Cailín McCaffery looks at the radical history of International Women’s Day, arguing that the day and all it holds remains critical in the fight for real liberation.
“We were born into an unjust system; we are not prepared to grow old in it.” – Bernadette Devlin
This past year has been a rollercoaster. We have seen lockdowns, curfews, jobs lost, parents becoming teachers, deaths, sickness, and healthcare heroes that have been worked to the bone. Any crisis amplifies and heightens all existing inequalities. Gender inequality plagued society long before COVID-19, and has been exacerbated in both the experience of the pandemic and in the government responses to it.
Some argue that we shouldn’t focus on gender equality now, and it should wait until after the crisis. But this is a false choice, as it is a mistake to see gender inequality and the crises in the system – economic, social, political, environmental, or health – as wholly separate. Instead, the pandemic highlights and deepens the way we already experience gender inequality.
Yet, here we are – in the midst of a crisis – celebrating International Women’s Day. So, what are the lessons we need to learn?
Radical Roots of International Women’s Day
The roots of International Women’s Day are unquestionably radical. It was founded by female socialists organising for equal pay and better working conditions. And it has been a rallying cry, yearly, on 8 March.
At the turn of the 20th century, there were groups of women in Ireland, Britain, the United States and elsewhere organising for the right to vote, and working class women in particular fighting for the right to join trade unions.
The textile industry was at the heart of this workers rebellion by women workers. On 8th March 1908, hundreds of women workers demonstrated in Manhattan’s Lower East Side to form their own union and to demand suffrage. The next year saw 30,000 women shirtwaist factory workers demonstrate for and win the right to trade unions for women workers.

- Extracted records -
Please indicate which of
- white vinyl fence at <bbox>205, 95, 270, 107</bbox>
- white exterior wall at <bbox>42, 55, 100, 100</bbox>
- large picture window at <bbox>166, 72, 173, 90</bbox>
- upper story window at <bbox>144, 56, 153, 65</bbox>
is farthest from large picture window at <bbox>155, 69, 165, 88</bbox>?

- What to do -
Continue the article on the radical history of International Women's Day, picking up after its last sentence.

- Task result -
Inspired by their militancy and defiance, German socialist feminist, Clara Zetkin, proposed at the Conference of the Second International in 1910:
‘…..the Socialist women of all countries will hold each year a Women’s Day, whose foremost purpose it must be to aid the attainment of women’s suffrage. This demand must be handled in conjunction with the entire women’s question according to Socialist precepts. The Women’s Day must have an international character and is to be prepared carefully.’
And so, International Women’s Day was born – at an international conference of socialists, commemorating the heroic battles of working class women for union rights and recognition.
“The worker must have bread, but she must have roses, too.”
‘Bread and Roses’ has become the phrase synonymous with International Workers Day. In 1911, a fire broke out at the Triangle Shirtwast Factory in NYC, and the mainly women and immigrant workforce found the doors to be locked as they desperately tried to escape to safety. 146 workers were killed, and it prompted further fury from the many women agitating for workers rights and safety.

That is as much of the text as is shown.